Wednesday, July 13, 2022

The Worrier's Guide to Life by Gemma Correll

Since I've been out of the satanic mills of Big Publishing for more than a decade now - and that decade has seen, he said understatedly, a couple of changes - I find myself wondering how things work these days. Well, to be more specific, I find myself wondering if very specific kinds of things actually do still work, and, if so, what makes them work now when the world they relied on is gone?

Take the small book of humorous cartoons. From Arno to Garfield, it was a staple of mass-market book merchandising for most of the twentieth century, but my understanding is that books like that were mostly impulse purchases - you bought one because it was near the check-out counter, or in a display in the power aisle, or you were browsing in humor and it was face-out. And, OK, yes, bookstores still do actually exist, true - but the center of gravity for book sales these days is mostly online, where algorithms and (ever more as each year passes) paid advertising slots are the only things that can or do attract eyeballs.

(Though, as I type that, I wonder if "paid advertising slots" is the answer - that's where all those old POS placements and table placements and face-out placements came from; they were all paid for. Maybe the online world has finally caught up with the way physical selling was twenty years ago.)

I wonder this because I like small books of humorous cartoons, and I end up reading a lot of them. So I want them to continue to exist for entirely selfish reasons. And lately, I worry that Andrews McMeel is the only house seriously publishing the stuff I'm looking for, and I wonder if that's mostly because AMcM is a sister company to a vast syndication engine, and so it's more "additional revenue" than a solidly successful thing in its own right.

In any case, those are the extraneous, invasive thoughts that came to mind looking at The Worrier's Guide to Life, Gemma Correll's book of cartoons from 2015. Correll is British, and I believe when this book came out she was still based there; she has since decamped to California, as all creative people are required to for at least one phase of their careers. I see her stuff most often at The Nib (which you should be following, if you like cartoons), but she's got a varied cartooning and illustration career, with work all over the place.

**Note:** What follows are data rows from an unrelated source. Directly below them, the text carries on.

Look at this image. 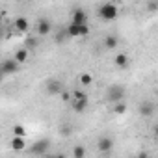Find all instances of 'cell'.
<instances>
[{
  "label": "cell",
  "mask_w": 158,
  "mask_h": 158,
  "mask_svg": "<svg viewBox=\"0 0 158 158\" xmlns=\"http://www.w3.org/2000/svg\"><path fill=\"white\" fill-rule=\"evenodd\" d=\"M117 13H119V10H117V6H115L114 2H106V4H102V6L99 8V17H101L102 21H106V23L115 21V19H117Z\"/></svg>",
  "instance_id": "6da1fadb"
},
{
  "label": "cell",
  "mask_w": 158,
  "mask_h": 158,
  "mask_svg": "<svg viewBox=\"0 0 158 158\" xmlns=\"http://www.w3.org/2000/svg\"><path fill=\"white\" fill-rule=\"evenodd\" d=\"M89 106V99L88 95H84L82 91H74V99H73V110L76 114H84Z\"/></svg>",
  "instance_id": "7a4b0ae2"
},
{
  "label": "cell",
  "mask_w": 158,
  "mask_h": 158,
  "mask_svg": "<svg viewBox=\"0 0 158 158\" xmlns=\"http://www.w3.org/2000/svg\"><path fill=\"white\" fill-rule=\"evenodd\" d=\"M125 95H127V89L123 86H119V84H114V86H110L106 89V99L110 102H119V101L125 99Z\"/></svg>",
  "instance_id": "3957f363"
},
{
  "label": "cell",
  "mask_w": 158,
  "mask_h": 158,
  "mask_svg": "<svg viewBox=\"0 0 158 158\" xmlns=\"http://www.w3.org/2000/svg\"><path fill=\"white\" fill-rule=\"evenodd\" d=\"M48 149H50V141L48 139H37L35 143H32V147L28 149V152L30 154L45 156V154H48Z\"/></svg>",
  "instance_id": "277c9868"
},
{
  "label": "cell",
  "mask_w": 158,
  "mask_h": 158,
  "mask_svg": "<svg viewBox=\"0 0 158 158\" xmlns=\"http://www.w3.org/2000/svg\"><path fill=\"white\" fill-rule=\"evenodd\" d=\"M0 69L4 71V74H15V73L21 71V63H19L15 58H11V60H4L2 63H0Z\"/></svg>",
  "instance_id": "5b68a950"
},
{
  "label": "cell",
  "mask_w": 158,
  "mask_h": 158,
  "mask_svg": "<svg viewBox=\"0 0 158 158\" xmlns=\"http://www.w3.org/2000/svg\"><path fill=\"white\" fill-rule=\"evenodd\" d=\"M45 89H47L48 95L56 97V95H60L63 91V84L60 80H56V78H50V80H47V84H45Z\"/></svg>",
  "instance_id": "8992f818"
},
{
  "label": "cell",
  "mask_w": 158,
  "mask_h": 158,
  "mask_svg": "<svg viewBox=\"0 0 158 158\" xmlns=\"http://www.w3.org/2000/svg\"><path fill=\"white\" fill-rule=\"evenodd\" d=\"M50 30H52V23H50L48 19H45V17L37 19V23H35V32H37V35H48Z\"/></svg>",
  "instance_id": "52a82bcc"
},
{
  "label": "cell",
  "mask_w": 158,
  "mask_h": 158,
  "mask_svg": "<svg viewBox=\"0 0 158 158\" xmlns=\"http://www.w3.org/2000/svg\"><path fill=\"white\" fill-rule=\"evenodd\" d=\"M154 112H156V108H154V104H152L151 101H143V102L139 104V108H138V114H139L141 117H152Z\"/></svg>",
  "instance_id": "ba28073f"
},
{
  "label": "cell",
  "mask_w": 158,
  "mask_h": 158,
  "mask_svg": "<svg viewBox=\"0 0 158 158\" xmlns=\"http://www.w3.org/2000/svg\"><path fill=\"white\" fill-rule=\"evenodd\" d=\"M97 149H99V152H110V151L114 149V138H110V136H102V138H99V141H97Z\"/></svg>",
  "instance_id": "9c48e42d"
},
{
  "label": "cell",
  "mask_w": 158,
  "mask_h": 158,
  "mask_svg": "<svg viewBox=\"0 0 158 158\" xmlns=\"http://www.w3.org/2000/svg\"><path fill=\"white\" fill-rule=\"evenodd\" d=\"M10 147H11L15 152L24 151V149H26V138H24V136H13V138L10 139Z\"/></svg>",
  "instance_id": "30bf717a"
},
{
  "label": "cell",
  "mask_w": 158,
  "mask_h": 158,
  "mask_svg": "<svg viewBox=\"0 0 158 158\" xmlns=\"http://www.w3.org/2000/svg\"><path fill=\"white\" fill-rule=\"evenodd\" d=\"M71 23H74V24H88V13H86L82 8H76V10L73 11Z\"/></svg>",
  "instance_id": "8fae6325"
},
{
  "label": "cell",
  "mask_w": 158,
  "mask_h": 158,
  "mask_svg": "<svg viewBox=\"0 0 158 158\" xmlns=\"http://www.w3.org/2000/svg\"><path fill=\"white\" fill-rule=\"evenodd\" d=\"M114 63H115V67H119V69H127V67H128V63H130V60H128V54H125V52H119V54H115V58H114Z\"/></svg>",
  "instance_id": "7c38bea8"
},
{
  "label": "cell",
  "mask_w": 158,
  "mask_h": 158,
  "mask_svg": "<svg viewBox=\"0 0 158 158\" xmlns=\"http://www.w3.org/2000/svg\"><path fill=\"white\" fill-rule=\"evenodd\" d=\"M13 26H15L17 32H23V34H24V32L30 28V23H28L26 17H17V19L13 21Z\"/></svg>",
  "instance_id": "4fadbf2b"
},
{
  "label": "cell",
  "mask_w": 158,
  "mask_h": 158,
  "mask_svg": "<svg viewBox=\"0 0 158 158\" xmlns=\"http://www.w3.org/2000/svg\"><path fill=\"white\" fill-rule=\"evenodd\" d=\"M117 45H119V39H117L115 35H106V37H104V47H106L108 50H114Z\"/></svg>",
  "instance_id": "5bb4252c"
},
{
  "label": "cell",
  "mask_w": 158,
  "mask_h": 158,
  "mask_svg": "<svg viewBox=\"0 0 158 158\" xmlns=\"http://www.w3.org/2000/svg\"><path fill=\"white\" fill-rule=\"evenodd\" d=\"M13 58H15L19 63H24V61L28 60V48H24V47H23V48H19V50L15 52V56H13Z\"/></svg>",
  "instance_id": "9a60e30c"
},
{
  "label": "cell",
  "mask_w": 158,
  "mask_h": 158,
  "mask_svg": "<svg viewBox=\"0 0 158 158\" xmlns=\"http://www.w3.org/2000/svg\"><path fill=\"white\" fill-rule=\"evenodd\" d=\"M37 43H39V39H37V37H34V35H30V37H26V39H24V48L34 50V48L37 47Z\"/></svg>",
  "instance_id": "2e32d148"
},
{
  "label": "cell",
  "mask_w": 158,
  "mask_h": 158,
  "mask_svg": "<svg viewBox=\"0 0 158 158\" xmlns=\"http://www.w3.org/2000/svg\"><path fill=\"white\" fill-rule=\"evenodd\" d=\"M65 32H67L69 37H80V34H78V24H74V23H71V24L65 28Z\"/></svg>",
  "instance_id": "e0dca14e"
},
{
  "label": "cell",
  "mask_w": 158,
  "mask_h": 158,
  "mask_svg": "<svg viewBox=\"0 0 158 158\" xmlns=\"http://www.w3.org/2000/svg\"><path fill=\"white\" fill-rule=\"evenodd\" d=\"M73 156H74V158H84V156H86V147H84V145H76V147L73 149Z\"/></svg>",
  "instance_id": "ac0fdd59"
},
{
  "label": "cell",
  "mask_w": 158,
  "mask_h": 158,
  "mask_svg": "<svg viewBox=\"0 0 158 158\" xmlns=\"http://www.w3.org/2000/svg\"><path fill=\"white\" fill-rule=\"evenodd\" d=\"M125 112H127V104H125L123 101H119V102H114V114L121 115V114H125Z\"/></svg>",
  "instance_id": "d6986e66"
},
{
  "label": "cell",
  "mask_w": 158,
  "mask_h": 158,
  "mask_svg": "<svg viewBox=\"0 0 158 158\" xmlns=\"http://www.w3.org/2000/svg\"><path fill=\"white\" fill-rule=\"evenodd\" d=\"M80 84H84V86H91V84H93V76H91L89 73H84V74L80 76Z\"/></svg>",
  "instance_id": "ffe728a7"
},
{
  "label": "cell",
  "mask_w": 158,
  "mask_h": 158,
  "mask_svg": "<svg viewBox=\"0 0 158 158\" xmlns=\"http://www.w3.org/2000/svg\"><path fill=\"white\" fill-rule=\"evenodd\" d=\"M11 132H13V136H24V138H26V128H24L23 125H15V127L11 128Z\"/></svg>",
  "instance_id": "44dd1931"
},
{
  "label": "cell",
  "mask_w": 158,
  "mask_h": 158,
  "mask_svg": "<svg viewBox=\"0 0 158 158\" xmlns=\"http://www.w3.org/2000/svg\"><path fill=\"white\" fill-rule=\"evenodd\" d=\"M78 34H80V37H86L89 34V26L88 24H78Z\"/></svg>",
  "instance_id": "7402d4cb"
},
{
  "label": "cell",
  "mask_w": 158,
  "mask_h": 158,
  "mask_svg": "<svg viewBox=\"0 0 158 158\" xmlns=\"http://www.w3.org/2000/svg\"><path fill=\"white\" fill-rule=\"evenodd\" d=\"M65 39H69V35H67V32H65V30H61V32L56 35V43H63Z\"/></svg>",
  "instance_id": "603a6c76"
},
{
  "label": "cell",
  "mask_w": 158,
  "mask_h": 158,
  "mask_svg": "<svg viewBox=\"0 0 158 158\" xmlns=\"http://www.w3.org/2000/svg\"><path fill=\"white\" fill-rule=\"evenodd\" d=\"M147 11L149 13H154L156 11V0H151V2L147 4Z\"/></svg>",
  "instance_id": "cb8c5ba5"
},
{
  "label": "cell",
  "mask_w": 158,
  "mask_h": 158,
  "mask_svg": "<svg viewBox=\"0 0 158 158\" xmlns=\"http://www.w3.org/2000/svg\"><path fill=\"white\" fill-rule=\"evenodd\" d=\"M60 95H61V101H63V102H69V99H71V95H69V93H65V91H61Z\"/></svg>",
  "instance_id": "d4e9b609"
},
{
  "label": "cell",
  "mask_w": 158,
  "mask_h": 158,
  "mask_svg": "<svg viewBox=\"0 0 158 158\" xmlns=\"http://www.w3.org/2000/svg\"><path fill=\"white\" fill-rule=\"evenodd\" d=\"M61 134H63V136H67V134H71V127H63V130H61Z\"/></svg>",
  "instance_id": "484cf974"
},
{
  "label": "cell",
  "mask_w": 158,
  "mask_h": 158,
  "mask_svg": "<svg viewBox=\"0 0 158 158\" xmlns=\"http://www.w3.org/2000/svg\"><path fill=\"white\" fill-rule=\"evenodd\" d=\"M4 78H6V74H4V71H2V69H0V84H2Z\"/></svg>",
  "instance_id": "4316f807"
},
{
  "label": "cell",
  "mask_w": 158,
  "mask_h": 158,
  "mask_svg": "<svg viewBox=\"0 0 158 158\" xmlns=\"http://www.w3.org/2000/svg\"><path fill=\"white\" fill-rule=\"evenodd\" d=\"M0 28H2V19H0Z\"/></svg>",
  "instance_id": "83f0119b"
},
{
  "label": "cell",
  "mask_w": 158,
  "mask_h": 158,
  "mask_svg": "<svg viewBox=\"0 0 158 158\" xmlns=\"http://www.w3.org/2000/svg\"><path fill=\"white\" fill-rule=\"evenodd\" d=\"M0 37H2V30H0Z\"/></svg>",
  "instance_id": "f1b7e54d"
}]
</instances>
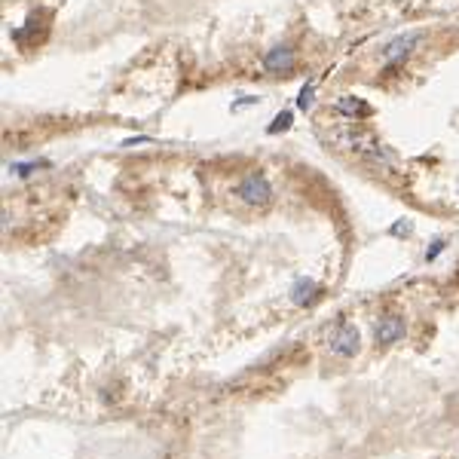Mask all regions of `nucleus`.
<instances>
[{"mask_svg":"<svg viewBox=\"0 0 459 459\" xmlns=\"http://www.w3.org/2000/svg\"><path fill=\"white\" fill-rule=\"evenodd\" d=\"M330 141H334L340 150L355 153L364 165H371V169H376V172H395V165H398V156H395L386 144L376 141L371 132L358 129L352 119H349V123H334L330 126Z\"/></svg>","mask_w":459,"mask_h":459,"instance_id":"f257e3e1","label":"nucleus"},{"mask_svg":"<svg viewBox=\"0 0 459 459\" xmlns=\"http://www.w3.org/2000/svg\"><path fill=\"white\" fill-rule=\"evenodd\" d=\"M236 193L245 205H254V208H266L273 202V187L266 181V174L261 172H248L242 181L236 184Z\"/></svg>","mask_w":459,"mask_h":459,"instance_id":"f03ea898","label":"nucleus"},{"mask_svg":"<svg viewBox=\"0 0 459 459\" xmlns=\"http://www.w3.org/2000/svg\"><path fill=\"white\" fill-rule=\"evenodd\" d=\"M419 43H422V34H417V31H413V34H404V37H395V40L383 49V64H386V68H392V64L410 59L413 49H417Z\"/></svg>","mask_w":459,"mask_h":459,"instance_id":"7ed1b4c3","label":"nucleus"},{"mask_svg":"<svg viewBox=\"0 0 459 459\" xmlns=\"http://www.w3.org/2000/svg\"><path fill=\"white\" fill-rule=\"evenodd\" d=\"M330 352L340 358H352L358 352V328L352 321H340L334 337H330Z\"/></svg>","mask_w":459,"mask_h":459,"instance_id":"20e7f679","label":"nucleus"},{"mask_svg":"<svg viewBox=\"0 0 459 459\" xmlns=\"http://www.w3.org/2000/svg\"><path fill=\"white\" fill-rule=\"evenodd\" d=\"M404 330H407V325H404L401 316H383L374 325V340L380 346H392V343H398V340L404 337Z\"/></svg>","mask_w":459,"mask_h":459,"instance_id":"39448f33","label":"nucleus"},{"mask_svg":"<svg viewBox=\"0 0 459 459\" xmlns=\"http://www.w3.org/2000/svg\"><path fill=\"white\" fill-rule=\"evenodd\" d=\"M294 64H297V55H294L291 46H273L263 55V71H270V73H291Z\"/></svg>","mask_w":459,"mask_h":459,"instance_id":"423d86ee","label":"nucleus"},{"mask_svg":"<svg viewBox=\"0 0 459 459\" xmlns=\"http://www.w3.org/2000/svg\"><path fill=\"white\" fill-rule=\"evenodd\" d=\"M337 114L340 117H346V119H364V117H371V105H367L364 98H355V95H340L337 98Z\"/></svg>","mask_w":459,"mask_h":459,"instance_id":"0eeeda50","label":"nucleus"},{"mask_svg":"<svg viewBox=\"0 0 459 459\" xmlns=\"http://www.w3.org/2000/svg\"><path fill=\"white\" fill-rule=\"evenodd\" d=\"M318 297V285L312 279H297L291 288V300L297 303V306H306V303H312Z\"/></svg>","mask_w":459,"mask_h":459,"instance_id":"6e6552de","label":"nucleus"},{"mask_svg":"<svg viewBox=\"0 0 459 459\" xmlns=\"http://www.w3.org/2000/svg\"><path fill=\"white\" fill-rule=\"evenodd\" d=\"M291 110H282V114L279 117H275L273 119V123H270V135H275V132H285V129H291Z\"/></svg>","mask_w":459,"mask_h":459,"instance_id":"1a4fd4ad","label":"nucleus"},{"mask_svg":"<svg viewBox=\"0 0 459 459\" xmlns=\"http://www.w3.org/2000/svg\"><path fill=\"white\" fill-rule=\"evenodd\" d=\"M312 101H316V89H312V86H303L300 95H297V107H300V110H309Z\"/></svg>","mask_w":459,"mask_h":459,"instance_id":"9d476101","label":"nucleus"},{"mask_svg":"<svg viewBox=\"0 0 459 459\" xmlns=\"http://www.w3.org/2000/svg\"><path fill=\"white\" fill-rule=\"evenodd\" d=\"M410 230H413L410 220H398V224L392 227V236H410Z\"/></svg>","mask_w":459,"mask_h":459,"instance_id":"9b49d317","label":"nucleus"},{"mask_svg":"<svg viewBox=\"0 0 459 459\" xmlns=\"http://www.w3.org/2000/svg\"><path fill=\"white\" fill-rule=\"evenodd\" d=\"M441 251H444V242H435V245H431L429 251H426V261H435V257H438Z\"/></svg>","mask_w":459,"mask_h":459,"instance_id":"f8f14e48","label":"nucleus"}]
</instances>
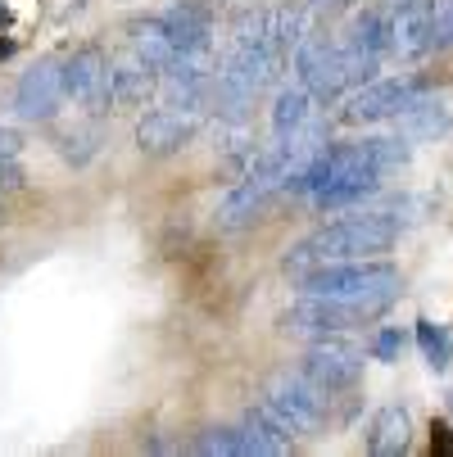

This is still her only solo book; she's illustrated what look like a few YA books before and since, plus, y'know, cartoons and illustrations hither and yon.

Worrier's Guide is a general collection of cartoons, on many different topics - somewhat unconventionally (though I've seen it a few times), it's organized into thematic chapters. There are eight of them, and they are large and vague - things like "Modern Malaises" and "Travels & Tribulations" and "Fashion Frenzies." Basically, categories general enough to include some vaguely related topics, tight enough so the cartoons make sense with each other and loose enough that they're not making any of the same jokes. 

Obviously, I like Correll's work, or I wouldn't read a whole book of it. And I think you will, too, because I'm an optimist like that. In particular, she's really good at the cartoon that's a page of 6-10 related things, which are sometimes separate jokes on the same general topic and sometimes a funny sequence. A couple of examples from her website: Pasta Shapes for the Depressed (also in this book) and the more recent The Ladies' Mothering Blog. Things I can't link to, and you should read the book to find, include Dangerous Seafood (tuna with a knife!) and Cakes That Are Really, Really Bad for You (it starts with "Death by Chocolate" and also features "It's Probably Nothing, But You Should Get It Checked Out Anyway by Almond").

(Oh, and here's another one that I think I posted somewhere else one, and is still up on her Twitter.)

Anyway: Correll is funny. She writes funny, she draws funny, she has a good line in self-deprecation and makes good jokes about specific new things in the world, and she has a specific point of view. More people should read this book, so more books like this - by Correll and others - continue to appear.